Javier Ávila-López. Universidad de Córdoba, Spain
Globalisation and the mobility of people create new learning needs that must be met, especially for vulnerable people, in this case, adult migrants, who are struggling to adapt in a new context where language can be an obstacle to finding a job or integrating in a new community.
In this panorama, multiliteracy comes to the fore because it is the main tool for a person to communicate in a multimodal environment. The New London Group (1996) expanded the concept of literacy to include multilingualism as an important element of the human communication repertoire. Out of our multilingual research background, we wondered if after 25 years of implementation of multiliteracy, multilingualism was integrated in the academic research on multiliteracy.
For this reason, we conducted a systematic review of studies from 1996 without geographic restriction. The aim of this post is to show the results and propose some suggestions for better scientific work. In particular, we wanted to know whether previous research had included multilingualism / plurilingualism in multiliteracy models for studies with adult migrants, what research methods were used in these studies and what the quality of the research methods was.
We followed the Prisma protocol (Moher et al, 2015) to select and screen the studies found in primary and complementary databases. All procedures and specific numbers were sent to the European Journal of Language Policy for publication (decision pending). In the end, we found only 13 publications (n= 416) that met all the eligibility criteria. After extracting the information, we found that almost half of the studies did not consider multilingualism / plurilingualism in the theoretical framework. This is worrying, as most of the world’s population is bilingual or multilingual (Ávila-López & Espejo-Mohedano, 2021), and studies need to consider multiliteracy from a comprehensive approach.
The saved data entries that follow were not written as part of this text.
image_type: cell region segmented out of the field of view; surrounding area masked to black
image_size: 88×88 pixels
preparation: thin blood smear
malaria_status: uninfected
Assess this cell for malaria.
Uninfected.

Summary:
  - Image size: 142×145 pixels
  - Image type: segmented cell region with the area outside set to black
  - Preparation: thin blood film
Another highlight of our study was that all the studies selected for data extraction followed a qualitative research approach, with ethnographic or autoethnographic methods predominating. We wonder why quantitative methods have been neglected in the literature, considering the benefits they can have in educational contexts. The decision on the research approach lies essentially in the research question that the researcher asks, and this decision leads to different types of analyses that are sometimes are mutually exclusive.
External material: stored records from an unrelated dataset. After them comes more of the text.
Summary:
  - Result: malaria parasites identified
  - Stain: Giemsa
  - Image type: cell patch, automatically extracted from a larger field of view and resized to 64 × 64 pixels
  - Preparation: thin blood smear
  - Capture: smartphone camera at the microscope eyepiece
The results also showed that almost half of the registers were rated as being of medium or low quality, suggesting that researchers need to be trained to develop a robust research methodology and conduct more valid research studies.
All in all, we have received indications that more work is needed in this area to produce reliable studies that can lead to social, political and educational policies. Multiliteracy and multilingualism among adult migrants represent a new perspective in education that needs to be studied scientifically in order to develop tailored policies and measures.
Ávila-López, J., & Espejo-Mohedano, R. (2021). Second language reading and self-efficacy in bilingual and musical instruction. A study of reading ability. International Journal of Bilingual Education and Bilingualism. https://doi.org/10.1080/13670050.2021.2005530
Moher D., Shamseer L., Clarke M., Ghersi D., Liberati A., Petticrew M., Shekelle P., Stewart L.A. (2015). Preferred Reporting Items for Systematic Review and Meta-Analysis Protocols (PRISMA-P) 2015 statement. Syst Rev. 2015;4(1):1. Https//doi: 10.1186/2046-4053-4-1
The New London Group. (1996). A Pedagogy of Multiliteracies: Designing Social Futures. Harvard Educational Review, 66(1), 60–93.